▶ **DOCUMENT SECTION**
>>>>>
On October 24, 2014, the trial court signed an Order of Enforcement by Contempt that: (1) found relator in contempt for eight violations of the FinalDecree of Divorce, three violations of the MSA, and one violation of the Agreed Interim Order; (2) committed relator to jail for 120 days; (3) relator pay attorney's fees and costs of $25,554.30 by November 14, 2014; (4) relator pay $500 for violations number 2, 3, 4, 5,6, and 11 for a total amount of $3,000; and (5) suspended relator's commitment to jail if relator complies with the order.

On December 9, 2014, real party filed a Second Amended Motion to Revoke Suspension of Commitment. On December 18, 2014, after a hearing, the trial court signed an order that: (1) revoked the suspension of commitment and committed relator to jail for 120 days; and (2) relator remain confined "thereafter from day to day" until she paid the $25,554.30 of attorney's fees and costs (the "December 18, 2014 Order").

At a jail review hearing on January 2, 2015, the trial court orally ordered relator released from jail and set out an installment schedule under which relator was required pay the $25,554.30 of attorney's fees and costs. This oral order was later incorporated into an order signed by the trial court on March 31, 2015. On January 5, 2015, the trial court signed an order releasing relator from jail.

On March 27, 2015, real party filed another Motion to Revoke Suspension of Commitment that alleged relator had violated the terms of the suspension of her release by failing to make two of the scheduled payments of the attorney's fees and costs awarded in the October 24, 2014 Order of Enforcement. On that same date, the trial court signed an order that relator pay the attorney's fees and costs of $25,554.30 awarded in the October 24, 2014 Order of Enforcement in certain agreed installments and dates (the "March 27, 2014 Order"). The order also provides that the parties have reached an agreement for the release of relator, butthat the agreement will be revoked if relator fails to comply with the terms of the agreement, including the agreed installment payments.
<<<<<
▶ **EXERCISE TASK 1**
Echo the rows from the line containing "Among the point" through the end of the rows, both ends included, and leave the pictures out.

▶ **Spatial reasoning question data**
>>>>>
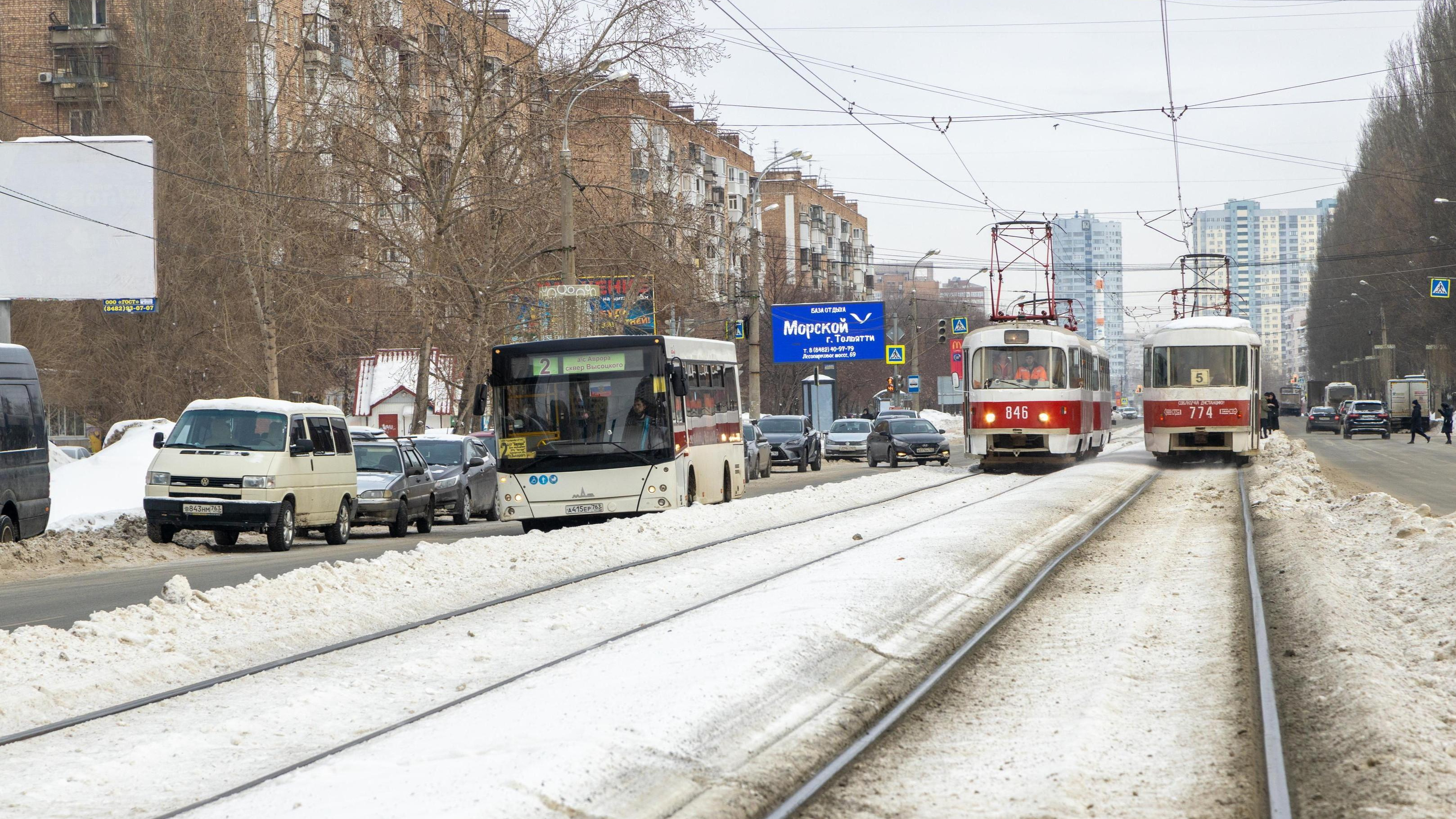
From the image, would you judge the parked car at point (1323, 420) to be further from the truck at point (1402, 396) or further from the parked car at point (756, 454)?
the parked car at point (756, 454)

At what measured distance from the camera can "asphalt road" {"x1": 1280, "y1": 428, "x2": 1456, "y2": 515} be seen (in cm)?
2686

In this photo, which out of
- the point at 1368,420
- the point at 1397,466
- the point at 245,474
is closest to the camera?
the point at 245,474

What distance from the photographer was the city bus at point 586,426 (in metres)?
20.5

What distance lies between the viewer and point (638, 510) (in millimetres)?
20547

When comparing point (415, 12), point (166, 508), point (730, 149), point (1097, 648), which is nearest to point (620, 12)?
point (415, 12)

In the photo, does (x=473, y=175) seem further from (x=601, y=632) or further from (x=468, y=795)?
(x=468, y=795)

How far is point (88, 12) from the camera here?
60125mm

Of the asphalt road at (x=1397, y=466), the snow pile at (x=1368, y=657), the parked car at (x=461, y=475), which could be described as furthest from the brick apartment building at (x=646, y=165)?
the snow pile at (x=1368, y=657)

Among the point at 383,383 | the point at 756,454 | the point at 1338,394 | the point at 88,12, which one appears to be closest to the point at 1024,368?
the point at 756,454

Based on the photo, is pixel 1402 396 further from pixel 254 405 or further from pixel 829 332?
pixel 254 405

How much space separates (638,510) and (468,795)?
14713 mm

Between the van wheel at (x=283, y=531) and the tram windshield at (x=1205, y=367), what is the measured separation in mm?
21019

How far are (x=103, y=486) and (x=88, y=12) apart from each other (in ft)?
133

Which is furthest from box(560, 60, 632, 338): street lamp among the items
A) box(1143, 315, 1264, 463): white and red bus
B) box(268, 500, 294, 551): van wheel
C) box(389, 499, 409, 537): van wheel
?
box(1143, 315, 1264, 463): white and red bus
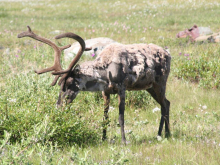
<<<<<
▶ **EXERCISE TASK 2**
Summarize the contempt proceedings text in three sentences.

▶ **FULL RESPONSE 1**
Among the point at 383,383 | the point at 756,454 | the point at 1338,394 | the point at 88,12, which one appears to be closest to the point at 1024,368?
the point at 756,454

Based on the photo, is pixel 1402 396 further from pixel 254 405 or further from pixel 829 332?
pixel 254 405

How much space separates (638,510) and (468,795)?
14713 mm

Between the van wheel at (x=283, y=531) and the tram windshield at (x=1205, y=367), what is the measured separation in mm?
21019

How far are (x=103, y=486) and (x=88, y=12) apart from each other (in ft)?
133

Which is furthest from box(560, 60, 632, 338): street lamp among the items
A) box(1143, 315, 1264, 463): white and red bus
B) box(268, 500, 294, 551): van wheel
C) box(389, 499, 409, 537): van wheel
?
box(1143, 315, 1264, 463): white and red bus

▶ **FULL RESPONSE 2**
On October 24, 2014, the trial court held relator in contempt, committed her to jail for 120 days, and ordered her to pay $25,554.30 in attorney's fees and costs. The court suspended that commitment on condition of compliance, revoked the suspension on December 18, 2014, and then ordered her released from jail in January 2015 under an installment schedule for the fees and costs. On March 27, 2015, real party again moved to revoke the suspension, alleging two missed payments, and that day the court ordered payment in agreed installments, with the release agreement to be revoked if relator failed to comply.